GM hired NYU Law Prof. Geoffrey Parsons Miller to respond to Cooper’s motion. Miller submitted an expert declaration on the professional responsibilities of MDL lead counsel. According to Miller, MDL lead counsel should work “fairly, efficiently, and economically” to benefit all plaintiffs. But he disagreed with, in his view, the legally unsupportable proposition that lead counsel’s obligation to their individual clients should be limited by obligations owed to other MDL lawyers and clients. Miller rejected the widely accepted “quasi-class action” theory underlying settlement of mass-tort MDLs that lead counsel’s duties are the same as class-action counsel, who owe fiduciary duties to all class members, including members who have not personally retained them. Instead, Miller argued that MDL lead counsel do not owe a fiduciary duty to all plaintiffs in aggregate, non-class action proceedings, e.g., MDL actions.

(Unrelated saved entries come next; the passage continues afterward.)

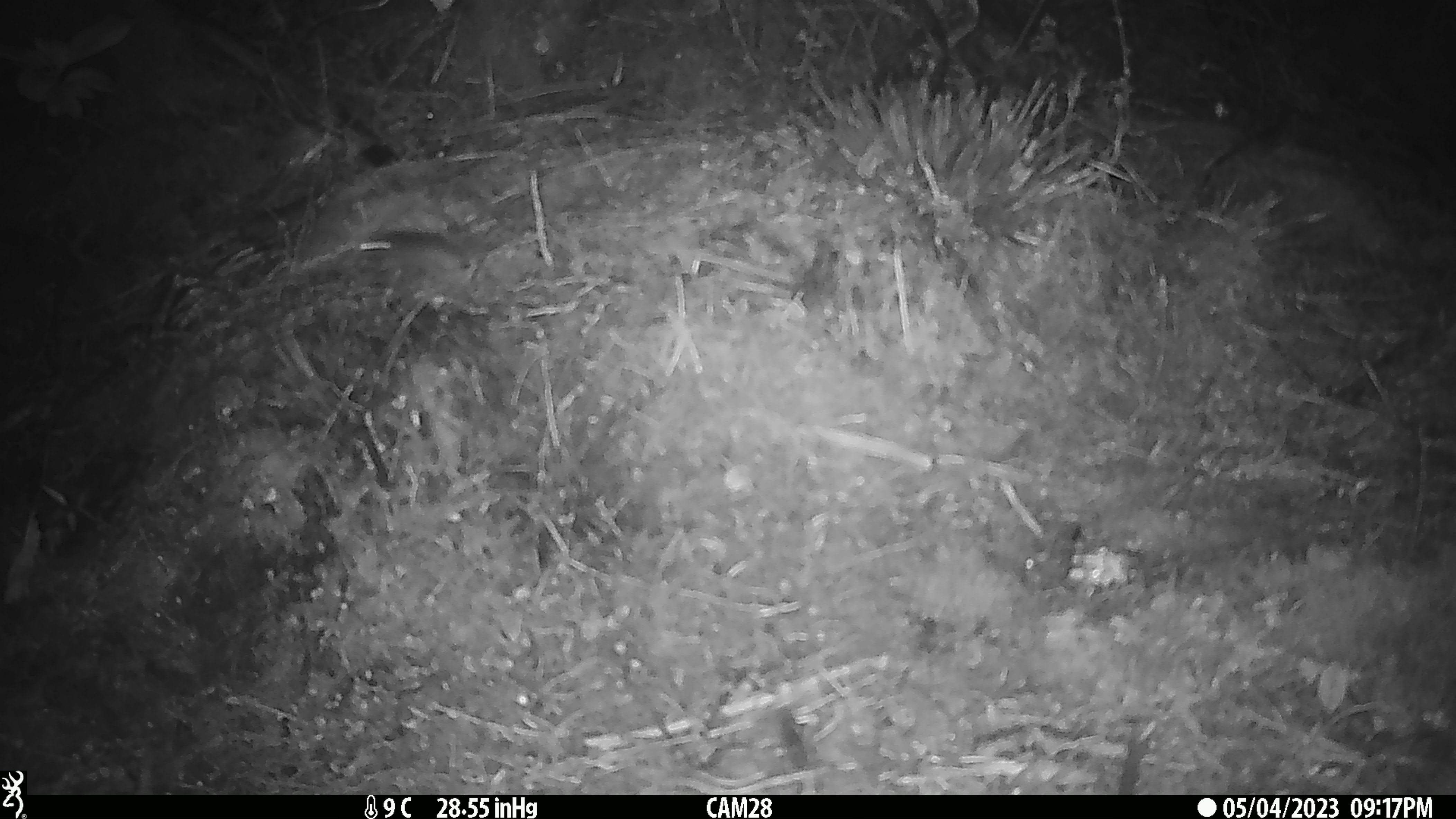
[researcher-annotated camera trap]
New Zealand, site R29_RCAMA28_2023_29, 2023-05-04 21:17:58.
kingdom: Animalia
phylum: Chordata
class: Mammalia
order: Rodentia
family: Muridae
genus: Mus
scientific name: Mus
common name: mouse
Mouse (Mus).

In making the distinction, Miller called into question the fairness of all global settlements reached in MDL actions by lead counsel on behalf of thousands of plaintiffs. It’s a significant number: Approximately 20 mass-tort MDLs comprise more than one third of all civil cases pending in the federal courts. Nearly 95 percent of them are resolved by global settlements negotiated by a handful of lead counsel on behalf of thousands of individual plaintiffs. These global settlements rest on the bedrock principle that settlement agreements have been negotiated by counsel who owe a fiduciary duty to all plaintiffs.

Judge Furman denied Cooper’s motion. The court did not acknowledge the professional responsibility arguments advanced by Miller, but said a more detailed opinion was forthcoming. Rather, the court focused on the lack of co-lead counsel’s wrongdoing. The court explained that Cooper’s motion was untimely and fell short of reaching the standards for reconsideration. But “[m]ore fundamentally, the Cooper Plaintiffs provide little or no evidence to support their (sometimes wild) accusations of impropriety and underhandedness on the part of Lead Counsel.” The court characterized Cooper’s motion as “Monday morning quarterbacking.”

Judge Furman noted that Cooper failed to recognize that the Scheuer trial contributed many benefits to the MDL process, beyond solely determining potential settlement values for the untried cases. For example, the Scheuer trial helped to establish procedural rules for the remaining MDL cases. Additionally, GM will face four more bellwether trials and 20 state trials, which involve different attorneys and fact scenarios. The effects of those trials on GM and the MDL process as a whole remain to be seen.

—Lauren Sanders is a 2016 Duke Law graduate. She will clerk for Senior District Court Judge Charles R. Simpson III of the Western District of Kentucky beginning in fall 2016.